▶ **Problems to solve**
1) According to the essay on the wealth of a country, what did Ancient Egypt's huge food surpluses make possible?
2) Write the next part of the essay on the wealth of a country, picking up after its final sentence.

What is the Wealth of a Country?

16 Feb

Basic Wealth

At a common sense level, if the nation produces enough to feed its population, give them clean water, give them housing, educate them to a good level, protect them both internally and externally and give them adequate medical facilities, then I think we can say that the country is wealthy.

Of course, to deliver the above list, the nation needs a suitable infrastructure.  This infrastructure is largely different networks.  They include road and/or rail, distribution, electricity distribution, gas distribution, water distribution, telecommunications, sewage removal, waste disposal.
Certainly we can say that those nations who lack these capabilities and networks are somewhat impoverished.
Clearly, money is needed to make these things happen. But wealth is not really about money.  It is about what the money produces.  
Intrinsic Wealth
Imagine a totally isolated farming community in a fertile area.  If the population work together, they could produce enough food and housing, extract water from a local (clean) river, protect themselves and give adequate education.  Maybe medicine and some of the more technical networks might be a problem but they could probably be self sufficient in wood energy, distribution, waste and sewage disposal.  And, in principle, they could do it with no money.  Compared to impoverished parts of the third world they would be quite wealthy.
My point is that some basic wealth comes from organisation and natural resources.  And these resources can even be reusable.
Imported Wealth
Our isolated community can increase its wealth by buying in the more technical and complex elements such as telecommunications, gas and electricity.  To pay for these goods our community will have to export something.  It could be raw materials the have extracted, or surplus food they have grown or it could be some product or skill where they have the specialist knowledge to add value.
My main point is that the basic wealth is strong enough to produce a surplus.
Ancient Egypt had huge food surpluses.  So there was enough available workforce to build the pyramids.
So what’s my Point?
In a recent visit to India, it was shocking how much rubbish there was just lying in the streets.  Shopkeepers would just sweep any plastic bags, cups, bottles and bags just a yard or so from their shop front.  Villages were truly filthy.  Yet at the same time there were always loads of men just standing around talking to each other.  Clearly there are surpluses in India or they would not be able to just hang out.

▶ **Collected data entries**
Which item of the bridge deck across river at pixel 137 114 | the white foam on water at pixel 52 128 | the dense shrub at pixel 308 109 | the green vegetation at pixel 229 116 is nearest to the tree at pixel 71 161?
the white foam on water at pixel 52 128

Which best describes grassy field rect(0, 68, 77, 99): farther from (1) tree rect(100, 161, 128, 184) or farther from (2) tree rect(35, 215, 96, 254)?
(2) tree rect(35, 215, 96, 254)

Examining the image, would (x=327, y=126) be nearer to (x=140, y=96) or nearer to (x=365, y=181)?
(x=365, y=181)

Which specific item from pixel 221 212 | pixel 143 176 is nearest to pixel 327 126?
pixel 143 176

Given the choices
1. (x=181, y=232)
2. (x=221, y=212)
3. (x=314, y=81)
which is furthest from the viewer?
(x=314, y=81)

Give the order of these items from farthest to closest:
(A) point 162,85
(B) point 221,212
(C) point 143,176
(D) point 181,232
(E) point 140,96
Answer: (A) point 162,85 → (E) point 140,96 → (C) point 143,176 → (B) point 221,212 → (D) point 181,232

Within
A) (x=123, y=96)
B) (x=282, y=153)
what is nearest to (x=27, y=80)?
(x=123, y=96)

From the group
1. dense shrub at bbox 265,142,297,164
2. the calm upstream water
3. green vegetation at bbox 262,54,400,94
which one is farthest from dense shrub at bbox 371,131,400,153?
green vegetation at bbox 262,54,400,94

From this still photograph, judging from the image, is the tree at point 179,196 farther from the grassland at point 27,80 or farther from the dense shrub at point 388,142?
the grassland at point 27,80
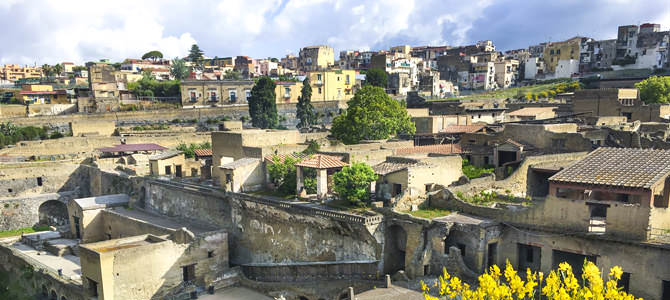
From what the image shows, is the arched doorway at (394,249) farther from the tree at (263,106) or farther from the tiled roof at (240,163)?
the tree at (263,106)

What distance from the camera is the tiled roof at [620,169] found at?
17422mm

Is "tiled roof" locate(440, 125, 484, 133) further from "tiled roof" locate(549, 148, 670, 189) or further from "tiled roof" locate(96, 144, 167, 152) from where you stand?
"tiled roof" locate(96, 144, 167, 152)

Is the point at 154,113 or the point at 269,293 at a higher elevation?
the point at 154,113

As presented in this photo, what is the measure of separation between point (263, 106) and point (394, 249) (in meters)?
38.9

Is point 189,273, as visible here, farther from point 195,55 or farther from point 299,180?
point 195,55

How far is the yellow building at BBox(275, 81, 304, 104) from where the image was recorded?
2675 inches

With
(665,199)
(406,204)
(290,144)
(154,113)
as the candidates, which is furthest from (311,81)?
(665,199)

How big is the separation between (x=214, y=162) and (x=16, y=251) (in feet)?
43.3

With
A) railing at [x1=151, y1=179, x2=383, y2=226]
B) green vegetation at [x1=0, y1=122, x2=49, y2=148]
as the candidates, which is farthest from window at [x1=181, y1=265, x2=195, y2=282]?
green vegetation at [x1=0, y1=122, x2=49, y2=148]

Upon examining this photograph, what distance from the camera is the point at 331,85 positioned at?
236 feet

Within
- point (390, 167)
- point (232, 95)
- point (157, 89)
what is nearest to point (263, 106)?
point (232, 95)

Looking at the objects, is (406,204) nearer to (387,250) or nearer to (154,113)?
(387,250)

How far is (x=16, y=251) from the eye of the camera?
3150 centimetres

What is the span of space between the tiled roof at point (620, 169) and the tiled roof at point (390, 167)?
7218 mm
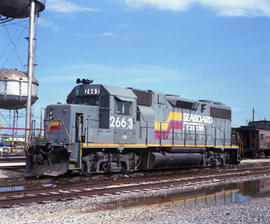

▶ **Responses in order**
1) They left enough available workforce to build the pyramids.

2)
We just felt like giving them all a good shake and telling them to get their ass in gear and clean up.  It could be so easy.  But there is no will or system to organise.  Ridiculous.
To a lesser degree we have the same issue.  In the UK, apparently the unemployment rate is 8.4%.  These unfortunate people are paid so called “Benefits” by the government.  To get these handouts they have to prove to the agency that they are looking for work, even though there may be no vacancies.  They have to show their research and their job application forms.  They are paid to look for work.
They are not creating any wealth.  They are just using up the surplus resources.  Yet there are potholes in the roads, rubbish in the streets, foreigners coming in to pick the fruit in the autumn.  The infrastructure is crumbling.  Gas pipes are rotting away under our streets.  Buildings need repair.
Why can’t we create a list of things that need to be done and pay “Benefits” to people for doing these tasks?
Oh the Trades Unions will complain that it’s a way of reducing wages.  They should be overruled.
Staff
Finding work for the relatively unskilled is a problem.  One relatively straightforward idea might be to give people tax relief when they hire staff.  The relatively unskilled could quickly be trained for domestic work.  People who can afford it would be more likely to employ people.  Unemployment down, surpluses not being wasted.
The criticism is always that domestic work is demeaning.  What a load of tosh.  Being unemployed and unable to find work, that is demeaning.